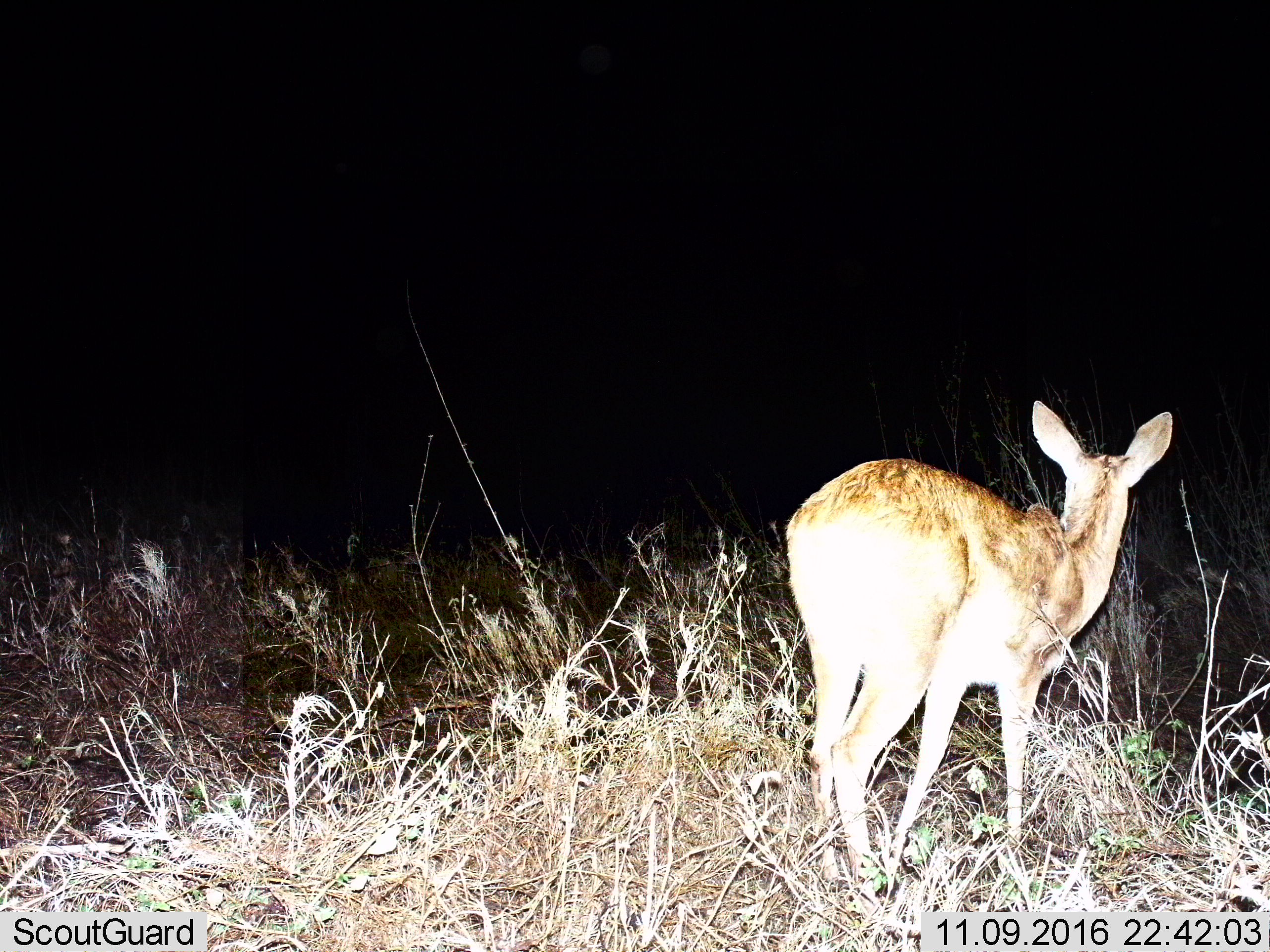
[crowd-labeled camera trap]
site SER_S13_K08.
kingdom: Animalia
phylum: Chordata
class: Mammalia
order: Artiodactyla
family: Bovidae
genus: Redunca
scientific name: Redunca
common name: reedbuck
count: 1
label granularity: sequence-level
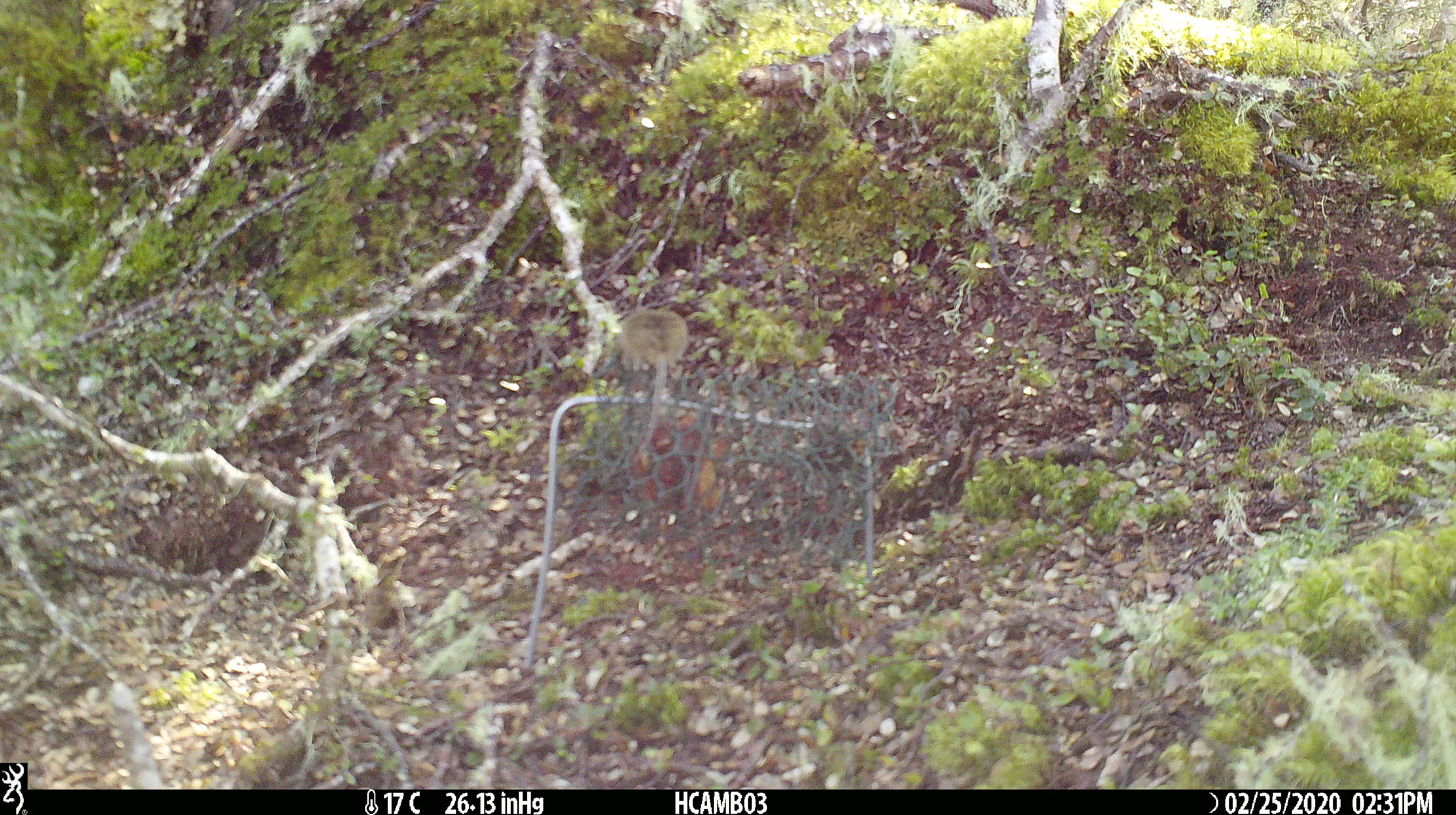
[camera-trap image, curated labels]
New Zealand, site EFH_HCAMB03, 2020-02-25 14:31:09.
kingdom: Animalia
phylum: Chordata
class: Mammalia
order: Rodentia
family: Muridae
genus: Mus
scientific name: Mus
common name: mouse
::::
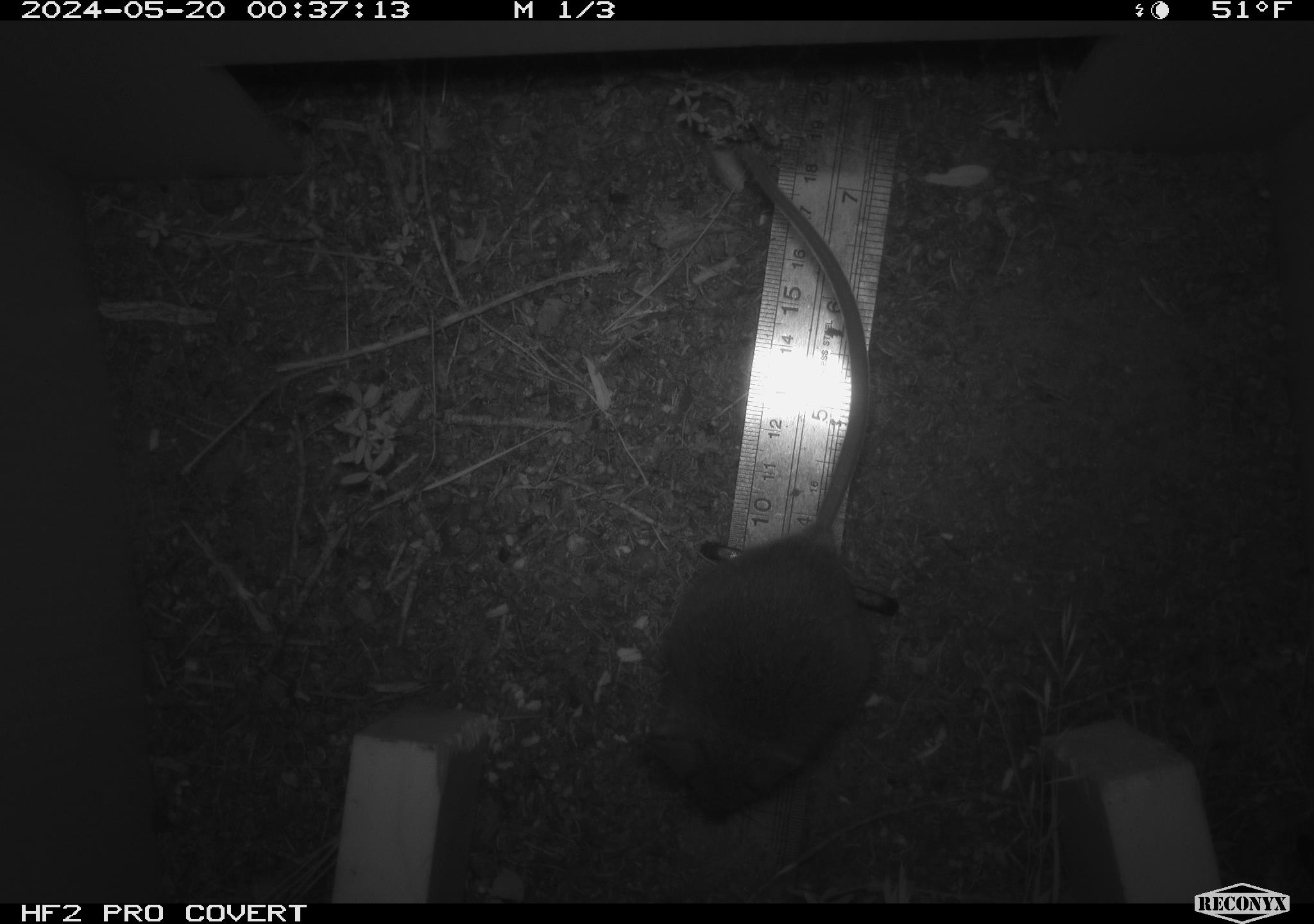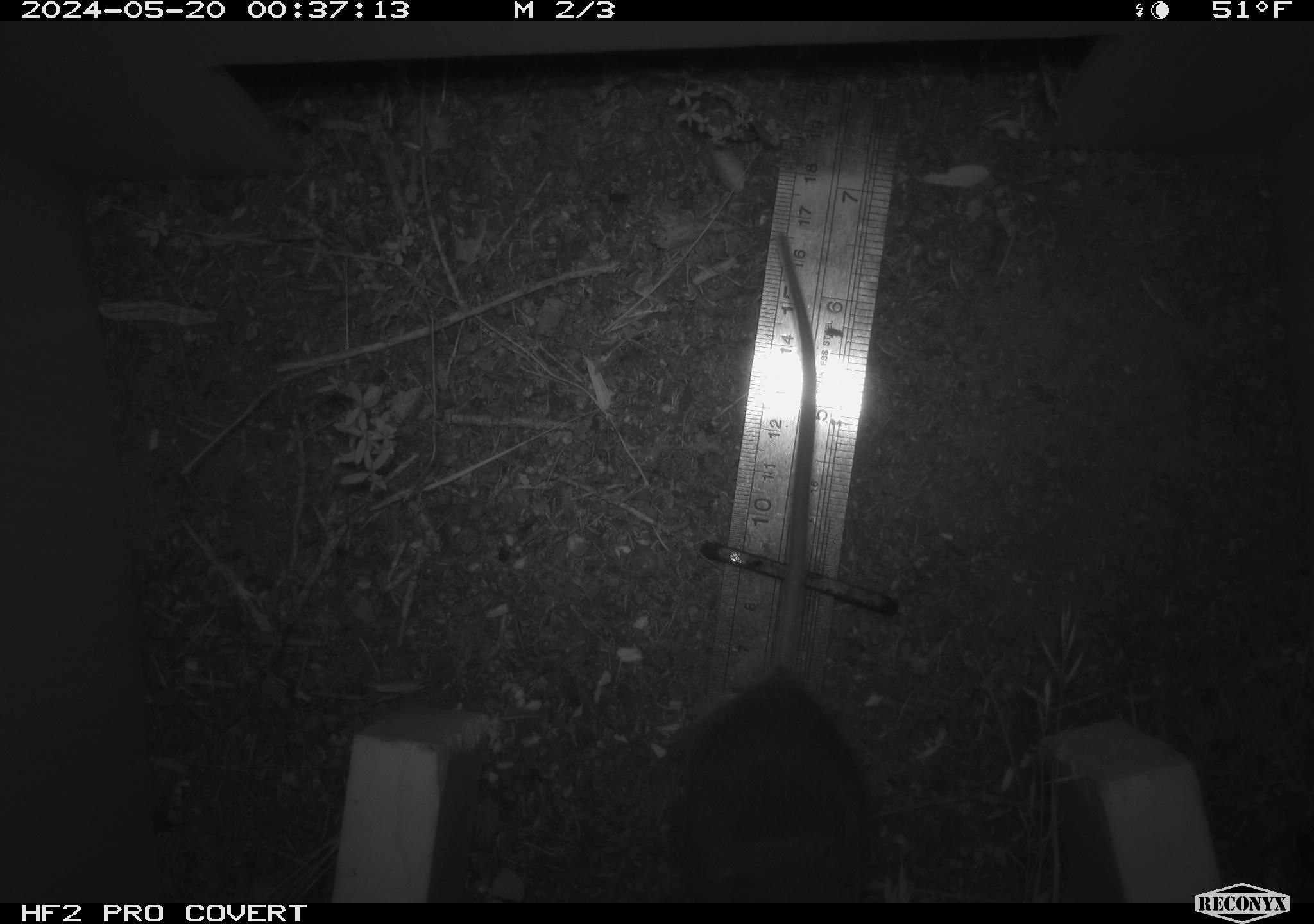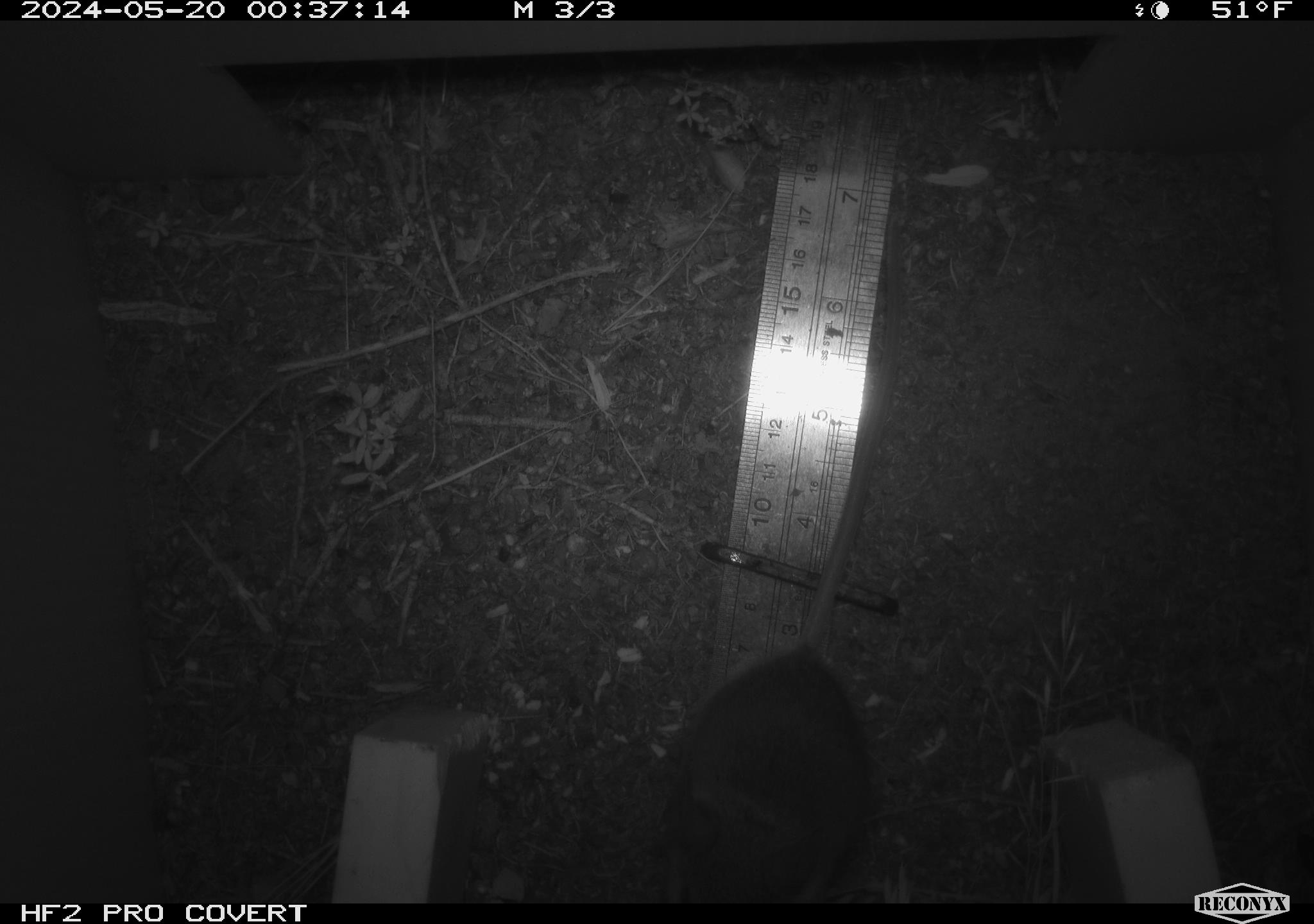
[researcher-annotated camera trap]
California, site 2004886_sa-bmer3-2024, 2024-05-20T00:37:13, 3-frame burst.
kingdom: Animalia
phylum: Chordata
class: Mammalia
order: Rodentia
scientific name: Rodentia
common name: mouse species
::::
◆ BRIEF ◆
Report how many lines in these entries contain "name". Answer with the number only.

◆ RESULT FOR THIS TASK ◆
6